По закону буквы - страница 12

стр.

«Аз-бука»… Старославянского происхождения составное слово; старославянского — потому, что в древнерусском языке личное местоимение первого лица — «я» звучало не как «аз», а как «яз». Даже великие князья и цари в самых торжественных грамотах писались по-русски: «Яз, великий князь Московский…»

«Букы» (или «буки») дожило у нас до самой революции в церковношкольной практике, как мнемоническое, облегчающее запоминание название второй буквы алфавита: в славянской азбуке на втором месте стоял звук «б». По своему смыслу слово «букы» означало «буква»; пожалуй, это было самое «азбучное» из всех славянских буквенных имён.

Интересно ли кому-нибудь то, что я рассказываю, имеет ли все это какой-либо общий смысл и значение?

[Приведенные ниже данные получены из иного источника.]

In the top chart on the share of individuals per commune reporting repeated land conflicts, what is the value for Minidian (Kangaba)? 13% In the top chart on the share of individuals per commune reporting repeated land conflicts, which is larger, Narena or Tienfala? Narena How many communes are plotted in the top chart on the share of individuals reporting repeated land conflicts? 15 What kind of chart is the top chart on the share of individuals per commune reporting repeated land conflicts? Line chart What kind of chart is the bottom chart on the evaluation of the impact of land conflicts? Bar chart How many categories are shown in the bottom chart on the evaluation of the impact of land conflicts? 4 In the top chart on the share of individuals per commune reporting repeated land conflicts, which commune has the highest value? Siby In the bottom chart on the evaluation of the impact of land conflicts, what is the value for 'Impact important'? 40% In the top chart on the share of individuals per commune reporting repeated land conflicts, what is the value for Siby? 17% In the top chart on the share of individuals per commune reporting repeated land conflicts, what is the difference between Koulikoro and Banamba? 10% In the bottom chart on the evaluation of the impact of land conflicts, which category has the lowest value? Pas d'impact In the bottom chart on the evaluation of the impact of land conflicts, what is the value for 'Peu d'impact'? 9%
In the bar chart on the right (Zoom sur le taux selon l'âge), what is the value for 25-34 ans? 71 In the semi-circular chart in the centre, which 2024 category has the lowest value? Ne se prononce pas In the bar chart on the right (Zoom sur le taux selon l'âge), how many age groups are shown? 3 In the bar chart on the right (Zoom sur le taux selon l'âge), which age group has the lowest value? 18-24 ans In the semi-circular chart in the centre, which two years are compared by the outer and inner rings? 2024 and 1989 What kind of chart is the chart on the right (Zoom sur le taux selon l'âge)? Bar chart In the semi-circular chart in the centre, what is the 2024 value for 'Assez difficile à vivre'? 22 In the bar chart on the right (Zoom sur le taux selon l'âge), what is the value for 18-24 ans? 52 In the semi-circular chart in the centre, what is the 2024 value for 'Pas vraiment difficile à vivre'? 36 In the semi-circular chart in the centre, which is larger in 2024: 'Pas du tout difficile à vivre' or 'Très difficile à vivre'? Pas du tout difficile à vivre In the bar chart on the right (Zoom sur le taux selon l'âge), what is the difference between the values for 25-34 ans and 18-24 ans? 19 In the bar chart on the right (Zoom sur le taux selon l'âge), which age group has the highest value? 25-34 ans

Конечно, было бы куда проще взять и преподнести какую-нибудь цитату из научной статьи или справочника:

«Исходной точкой всех европейских алфавитов явился алфавит греческий…»

Или же: «От греческого алфавита произошли алфавиты этрусский, латинский, готский (созданный Вульфилой) и славянский, изобретенный Кириллом (Константином) и Мефодием — македонцами…»

Или: «Из латинского алфавита произошли все алфавиты западноевропейских языков. На почве латинского создались также польский, чешский, хорватский и словенский алфавиты. Сербы, болгары, македонцы пользуются несколько измененным русским алфавитом…» Мне как-то не захотелось ограничивать себя таким цитированием.

Лучше я прямо предложу вам некое «родословное древо» всех азбук и алфавитов, созданных в Европе и лишь отсюда перенесенных во внеевропейские (может быть, осторожней сказать «внесредиземноморские») страны. «Древо» это не претендует на полноту и сугубую точность.

Если бы я располагал неограниченным пространством и временем, я бы ввел в это «древо» еще очень многие любопытные ветви. Нет у меня и возможности в подробностях рассказать, как на базе нашей русской «гражданки» выросли упомянутые здесь бесчисленные письменности великого множества малых народов и народностей СССР.

Читателя пытливого и дотошного может заинтриговать вопрос: «А как же письменность, когда-то созданная древними финикийцами для своего языка, могла быть сначала приспособлена к звуковой системе совсем другого языка и народа, притом другой языковой семьи?»

Как — и это ещё удивительней — она могла потом разветвиться на столько отдельных ручьёв и потоков письменной речи? Как удалось ей — как там ее ни приспосабливай — обслужить и надобности исландского языка на его ледяном и вулканическом острове, и — за тысячи километров оттуда — потребности киргизского языка? Что за поразительное письмо, разные образцы которого послужили там для записи саг, а там — среди степей и гор Средней Азии — для того, чтобы сохранить навек строфы киргизского богатырского эпоса «Манас»?

«Стоило ли трудов, — подумает, пожалуй, иной полузнайка, — приспосабливать ко всем этим надобностям все ту же безнадежно древнюю основу? Может быть, мудрее было бы для каждого языка создать совсем свою, особую азбуку? Не такую, какую могли когда-то составить полуварвары финикияне или салоникские монахи IX века, не знавшие о мире даже того, что теперь отлично известно нашим пятиклассникам, или еще менее образованный готский фанатик христианства Вульфила, а такую, которую предложили бы миру наши современники, ученейшие языковеды XX века?»

Конечно, трудно сказать, что случилось бы в мире, если бы… Но мы, может быть, сделаем умно, если бросим взгляд на хорошую карту мира. Лучше — Древнего мира. На такую его карту, на которой можно будет разглядеть на восточном берегу Средиземного моря узенькую ленточку обитаемой земли. Всего на несколько сот километров в длину и не свыше четырех-пяти километров в ширину плюс еще меньший клочок юго-восточного побережья острова Кипр. Полторы-две, ну три тысячи квадратных километров территории. Вот это-то и было Финикией.

Население современного государства Люксембург, расположенного в одном из самых густонаселенных районов земного шара, равно 300 тысячам человек. Площадь Люксембурга равна двум с половиной тысячам квадратных километров. Почти столько же, как и Финикия.